Testing your clone before going live
Before routing real messages to the clone, test it with a set of representative scenarios. Cover the full range of things it will encounter:
I want to test the clone. Here are 10 test messages that represent what you’ll handle. For each one: (1) classify it as handle/draft/escalate according to the decision framework, (2) draft a response if applicable, and (3) note your confidence level (high/medium/low) and why. Present them one at a time and wait for my feedback before moving to the next. Test messages: [paste 10 representative examples]
For each test, evaluate: does the classification match what you would do? Does the draft sound like you? Is anything missing from the voice or knowledge documents that would have helped?
What to fix if the clone sounds generic
If responses sound like a professional but generic AI rather than specifically you, the voice document examples are probably too sparse or too similar to each other. Add more examples that capture your voice in different contexts. If the response sounds right but would be wrong (wrong answer to an FAQ, wrong tone for a specific relationship), update the knowledge base or decision framework with the specific context that was missing.

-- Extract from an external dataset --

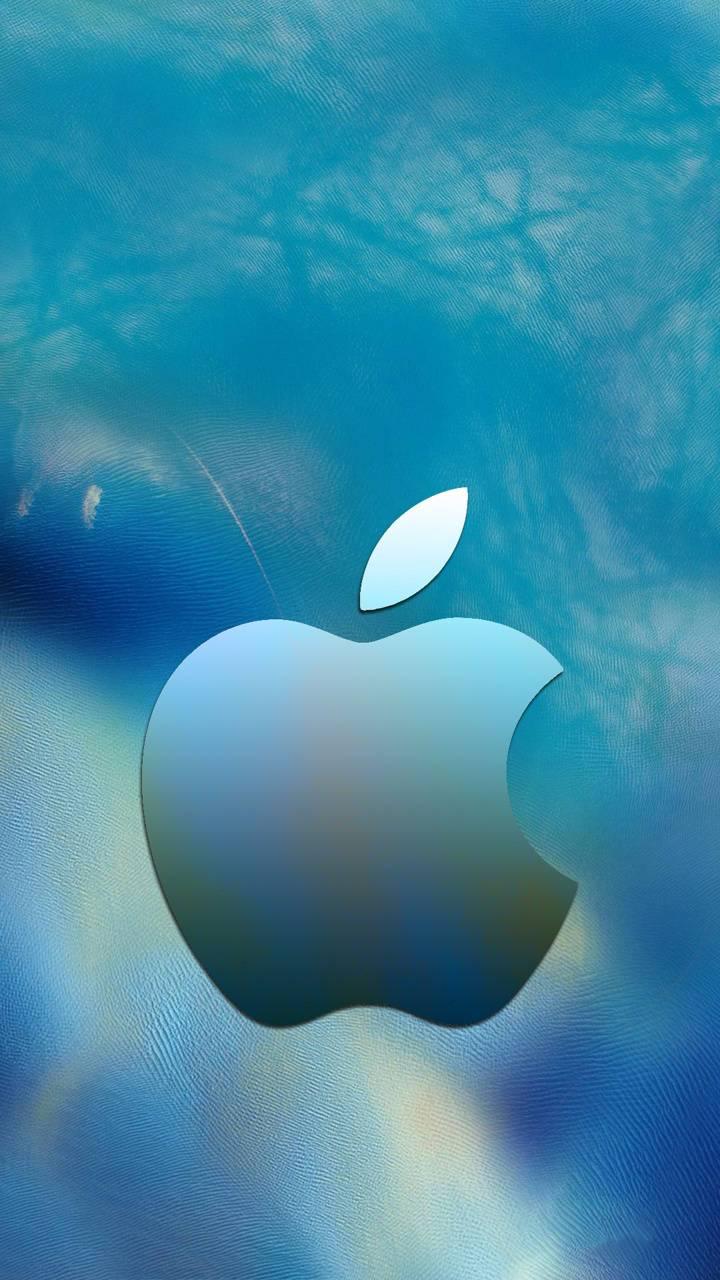 Apple Os ver2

The last response sounded too formal. Here’s an example of how I would have actually replied: [paste your version]. What specifically in my voice document would have produced my version instead of what you wrote? Update VOICE.md with whatever was missing.
Handling email with your clone
Email is often the highest-value use case for a personal clone because it’s where most people spend the most time on repetitive communication. If OpenClaw is connected to your email (via SMTP/IMAP or a service like Gmail), the clone can triage your inbox and draft replies.

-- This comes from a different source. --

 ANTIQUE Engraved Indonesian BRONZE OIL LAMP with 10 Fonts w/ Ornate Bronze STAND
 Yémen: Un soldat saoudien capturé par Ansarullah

Every morning at 7 AM, read the last 24 hours of unread email. For each email: classify it using the decision framework, and if it’s in “handle without me” or “draft for review”, write a draft reply. Group the results into a morning digest: (1) Drafts ready for your review, (2) Emails escalated as urgent, (3) Emails I handled directly, (4) Emails that need no response. Send the digest to Telegram. Use ollama/phi4:latest for classification and deepseek-chat for drafting.
Handling Discord and Telegram messages
For direct messages on Discord or Telegram, the routing layer decides which messages the clone handles. The most practical setup for a personal clone is a separate Discord server or Telegram bot that your trusted contacts can reach:
When someone sends a message to this agent via the connected channel, run it through the clone workflow: read the message, check if the sender is in my approved contacts list (stored in clone/CONTACTS.md), classify the message using DECISIONS.md, and handle accordingly. If the sender is not in the approved list, reply: “This is an automated agent. The person you’re trying to reach will be notified of your message.” Then send me the message via Telegram with the sender’s details.
Protecting the clone from misuse
A personal clone with broad permissions needs explicit safeguards. Three rules cover most failure modes:
- Never impersonate: The clone should always be transparent that it’s an automated agent when directly asked. “Are you human?” must always receive an honest answer.
- Never commit resources: The clone should never make financial commitments, accept contracts, or agree to work without explicit escalation to you first.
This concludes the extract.